New Delhi: The Indian rupee slipped to a record low of 84.40 against the US dollar in early trade on Wednesday, marking a fresh all-time low, as persistent foreign fund outflows, weakening domestic equities, and global dollar strength continue to weigh on the currency. The rupee fell by 1 paisa from its previous close, following a similar decline to 84.39 the day before. Forex traders noted significant volatility in the USD/INR pair in recent sessions, with the rupee approaching its historical low amid a strengthening Dollar Index. A key factor in the rupee’s depreciation is the broader trend of global dollar appreciation, which has led to higher demand for the greenback. Foreign Institutional Investors (FIIs) have been net sellers in the Indian capital markets, offloading shares worth Rs 3,024 crore on Tuesday, further exerting downward pressure on the rupee. At the same time, India’s foreign exchange reserves have declined for the fifth consecutive week, dropping to $682 billion, down from an all-time high of $704 billion, possibly due to the Reserve Bank of India (RBI) selling dollars to curb the rupee’s fall.
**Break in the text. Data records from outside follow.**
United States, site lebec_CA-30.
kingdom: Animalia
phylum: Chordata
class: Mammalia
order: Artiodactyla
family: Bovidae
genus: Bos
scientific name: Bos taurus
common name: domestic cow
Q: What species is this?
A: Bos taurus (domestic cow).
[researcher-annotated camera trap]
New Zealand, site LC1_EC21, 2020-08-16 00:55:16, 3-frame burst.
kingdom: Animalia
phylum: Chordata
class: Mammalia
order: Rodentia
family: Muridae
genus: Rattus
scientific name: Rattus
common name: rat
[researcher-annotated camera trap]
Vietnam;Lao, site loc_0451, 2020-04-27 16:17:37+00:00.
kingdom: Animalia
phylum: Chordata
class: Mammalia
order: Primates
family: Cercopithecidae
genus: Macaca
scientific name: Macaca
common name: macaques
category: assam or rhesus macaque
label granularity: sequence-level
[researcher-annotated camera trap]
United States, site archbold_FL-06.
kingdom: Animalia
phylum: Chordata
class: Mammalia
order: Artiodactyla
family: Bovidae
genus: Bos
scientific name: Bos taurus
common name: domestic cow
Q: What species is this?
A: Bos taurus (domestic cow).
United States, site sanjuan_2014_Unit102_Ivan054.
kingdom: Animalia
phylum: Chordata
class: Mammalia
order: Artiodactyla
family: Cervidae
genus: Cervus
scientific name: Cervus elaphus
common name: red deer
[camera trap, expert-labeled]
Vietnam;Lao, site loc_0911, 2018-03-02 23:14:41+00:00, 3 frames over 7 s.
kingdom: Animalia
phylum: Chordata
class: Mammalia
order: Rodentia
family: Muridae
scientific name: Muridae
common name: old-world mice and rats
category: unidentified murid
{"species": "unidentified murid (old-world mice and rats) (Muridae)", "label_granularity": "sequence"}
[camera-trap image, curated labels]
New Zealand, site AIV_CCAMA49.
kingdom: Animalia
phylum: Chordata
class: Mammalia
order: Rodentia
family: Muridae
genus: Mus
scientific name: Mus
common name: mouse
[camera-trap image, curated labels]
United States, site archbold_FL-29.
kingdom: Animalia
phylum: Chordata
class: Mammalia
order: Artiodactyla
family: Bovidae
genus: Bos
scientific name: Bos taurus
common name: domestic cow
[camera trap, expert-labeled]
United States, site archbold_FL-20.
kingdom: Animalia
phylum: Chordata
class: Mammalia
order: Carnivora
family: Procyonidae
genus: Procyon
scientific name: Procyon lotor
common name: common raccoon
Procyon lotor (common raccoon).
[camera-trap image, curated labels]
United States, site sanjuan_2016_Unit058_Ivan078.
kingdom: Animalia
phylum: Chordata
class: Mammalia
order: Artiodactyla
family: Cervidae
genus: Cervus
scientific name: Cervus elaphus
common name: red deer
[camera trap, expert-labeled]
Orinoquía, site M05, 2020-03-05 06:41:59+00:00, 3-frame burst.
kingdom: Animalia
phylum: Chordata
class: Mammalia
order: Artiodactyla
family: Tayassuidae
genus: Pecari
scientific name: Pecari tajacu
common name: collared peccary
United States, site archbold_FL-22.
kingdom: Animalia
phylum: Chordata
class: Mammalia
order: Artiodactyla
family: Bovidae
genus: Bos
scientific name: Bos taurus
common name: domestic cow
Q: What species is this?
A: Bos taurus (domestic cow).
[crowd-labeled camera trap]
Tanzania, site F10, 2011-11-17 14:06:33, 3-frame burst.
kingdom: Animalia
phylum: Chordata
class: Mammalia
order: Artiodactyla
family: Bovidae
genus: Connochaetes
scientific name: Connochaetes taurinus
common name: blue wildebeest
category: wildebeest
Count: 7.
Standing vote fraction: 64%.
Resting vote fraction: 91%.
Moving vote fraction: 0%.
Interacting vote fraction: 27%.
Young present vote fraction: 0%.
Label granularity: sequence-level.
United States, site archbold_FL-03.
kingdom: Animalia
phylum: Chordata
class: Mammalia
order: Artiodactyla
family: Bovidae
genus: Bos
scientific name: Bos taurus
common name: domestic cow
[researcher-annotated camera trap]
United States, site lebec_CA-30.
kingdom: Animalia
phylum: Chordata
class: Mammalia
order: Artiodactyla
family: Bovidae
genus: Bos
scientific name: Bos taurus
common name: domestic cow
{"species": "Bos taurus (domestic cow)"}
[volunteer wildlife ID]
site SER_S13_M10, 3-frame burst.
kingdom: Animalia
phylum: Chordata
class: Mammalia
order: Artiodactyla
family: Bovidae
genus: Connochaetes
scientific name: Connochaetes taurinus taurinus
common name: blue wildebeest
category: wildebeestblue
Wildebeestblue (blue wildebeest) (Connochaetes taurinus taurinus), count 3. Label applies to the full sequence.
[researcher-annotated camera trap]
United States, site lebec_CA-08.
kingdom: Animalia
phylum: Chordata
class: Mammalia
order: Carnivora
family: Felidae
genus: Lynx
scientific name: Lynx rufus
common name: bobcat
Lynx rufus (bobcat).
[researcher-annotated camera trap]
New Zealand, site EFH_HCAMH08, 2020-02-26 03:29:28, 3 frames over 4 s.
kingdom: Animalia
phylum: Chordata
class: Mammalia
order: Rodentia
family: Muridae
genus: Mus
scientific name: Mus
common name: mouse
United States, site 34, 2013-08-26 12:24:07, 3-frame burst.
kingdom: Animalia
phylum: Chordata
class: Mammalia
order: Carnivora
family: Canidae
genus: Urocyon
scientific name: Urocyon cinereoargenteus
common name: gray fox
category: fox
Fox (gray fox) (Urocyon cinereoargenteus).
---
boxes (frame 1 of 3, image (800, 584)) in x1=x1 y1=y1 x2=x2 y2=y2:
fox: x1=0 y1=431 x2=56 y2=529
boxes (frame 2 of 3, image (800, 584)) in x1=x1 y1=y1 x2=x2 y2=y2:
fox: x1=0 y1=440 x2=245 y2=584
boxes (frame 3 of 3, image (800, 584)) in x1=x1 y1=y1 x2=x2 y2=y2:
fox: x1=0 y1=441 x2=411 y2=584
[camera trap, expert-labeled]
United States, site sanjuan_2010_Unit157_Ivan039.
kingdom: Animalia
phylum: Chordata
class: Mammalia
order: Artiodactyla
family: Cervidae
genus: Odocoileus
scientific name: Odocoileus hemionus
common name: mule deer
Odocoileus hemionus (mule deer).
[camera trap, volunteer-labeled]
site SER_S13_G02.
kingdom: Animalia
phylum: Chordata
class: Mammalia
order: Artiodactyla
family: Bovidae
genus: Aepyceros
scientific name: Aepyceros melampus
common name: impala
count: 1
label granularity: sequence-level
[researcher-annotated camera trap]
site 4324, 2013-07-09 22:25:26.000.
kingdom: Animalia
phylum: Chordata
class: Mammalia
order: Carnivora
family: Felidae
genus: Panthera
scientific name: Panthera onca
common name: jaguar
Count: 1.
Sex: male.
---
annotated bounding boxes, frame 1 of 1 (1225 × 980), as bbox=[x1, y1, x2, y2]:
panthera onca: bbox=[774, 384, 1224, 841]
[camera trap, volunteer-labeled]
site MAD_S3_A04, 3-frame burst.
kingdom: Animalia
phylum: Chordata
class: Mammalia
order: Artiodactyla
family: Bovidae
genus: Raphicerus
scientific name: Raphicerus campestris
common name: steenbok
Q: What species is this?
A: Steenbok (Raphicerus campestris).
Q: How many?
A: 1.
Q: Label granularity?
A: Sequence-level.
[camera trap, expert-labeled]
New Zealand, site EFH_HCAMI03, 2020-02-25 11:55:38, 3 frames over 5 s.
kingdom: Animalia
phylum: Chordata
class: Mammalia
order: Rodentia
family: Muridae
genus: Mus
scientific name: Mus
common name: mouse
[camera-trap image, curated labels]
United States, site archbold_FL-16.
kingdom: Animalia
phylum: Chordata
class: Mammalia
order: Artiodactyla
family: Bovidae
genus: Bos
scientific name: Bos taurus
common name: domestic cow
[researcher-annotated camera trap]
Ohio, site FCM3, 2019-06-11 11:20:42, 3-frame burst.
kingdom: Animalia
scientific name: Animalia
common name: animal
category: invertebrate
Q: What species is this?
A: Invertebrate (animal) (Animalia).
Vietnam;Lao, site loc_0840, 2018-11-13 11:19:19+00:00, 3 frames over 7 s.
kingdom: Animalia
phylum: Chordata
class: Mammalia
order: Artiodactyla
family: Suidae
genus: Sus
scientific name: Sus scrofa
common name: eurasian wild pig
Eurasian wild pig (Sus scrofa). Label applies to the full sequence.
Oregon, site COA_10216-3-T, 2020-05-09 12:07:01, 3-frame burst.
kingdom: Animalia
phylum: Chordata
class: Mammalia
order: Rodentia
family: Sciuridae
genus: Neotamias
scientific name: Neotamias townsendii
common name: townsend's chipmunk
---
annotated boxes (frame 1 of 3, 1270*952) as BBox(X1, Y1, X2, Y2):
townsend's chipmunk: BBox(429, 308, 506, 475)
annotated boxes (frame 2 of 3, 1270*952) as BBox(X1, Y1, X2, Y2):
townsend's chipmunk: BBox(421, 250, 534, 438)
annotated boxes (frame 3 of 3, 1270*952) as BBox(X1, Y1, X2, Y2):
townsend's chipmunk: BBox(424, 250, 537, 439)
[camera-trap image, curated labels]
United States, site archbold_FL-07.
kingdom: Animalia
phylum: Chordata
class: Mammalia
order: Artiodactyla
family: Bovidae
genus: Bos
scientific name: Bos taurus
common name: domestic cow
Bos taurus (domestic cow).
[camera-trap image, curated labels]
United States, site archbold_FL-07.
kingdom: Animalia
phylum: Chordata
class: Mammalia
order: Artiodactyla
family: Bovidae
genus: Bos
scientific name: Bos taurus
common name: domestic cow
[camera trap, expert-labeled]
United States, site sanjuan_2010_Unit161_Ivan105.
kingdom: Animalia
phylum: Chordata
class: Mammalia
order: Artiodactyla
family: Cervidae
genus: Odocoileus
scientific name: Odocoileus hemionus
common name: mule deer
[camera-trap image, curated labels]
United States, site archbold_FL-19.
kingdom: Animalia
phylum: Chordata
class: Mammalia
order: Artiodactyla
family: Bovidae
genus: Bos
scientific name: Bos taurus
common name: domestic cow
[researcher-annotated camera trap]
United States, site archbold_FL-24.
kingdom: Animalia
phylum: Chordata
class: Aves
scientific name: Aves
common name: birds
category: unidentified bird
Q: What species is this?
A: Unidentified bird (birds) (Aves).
Meanwhile, the domestic equity market is also under strain, with the Sensex down by 0.27% and the Nifty falling by 0.42%. On the global front, Brent crude oil prices edged up by 0.25% to $72.07 per barrel, adding to concerns over higher import costs.
The rupee’s decline is compounded by inflationary pressures. India’s retail inflation surged to 6.21% in October, exceeding the Reserve Bank of India’s upper tolerance band and raising concerns over the overall economic stability. Despite these challenges, experts believe the rupee may find support near 84.50, given the RBI’s interventions.
In a positive sign, India’s industrial production grew by 3.1% in September, but this growth was slower than the 6.4% recorded in the same month last year, signaling a mixed economic outlook.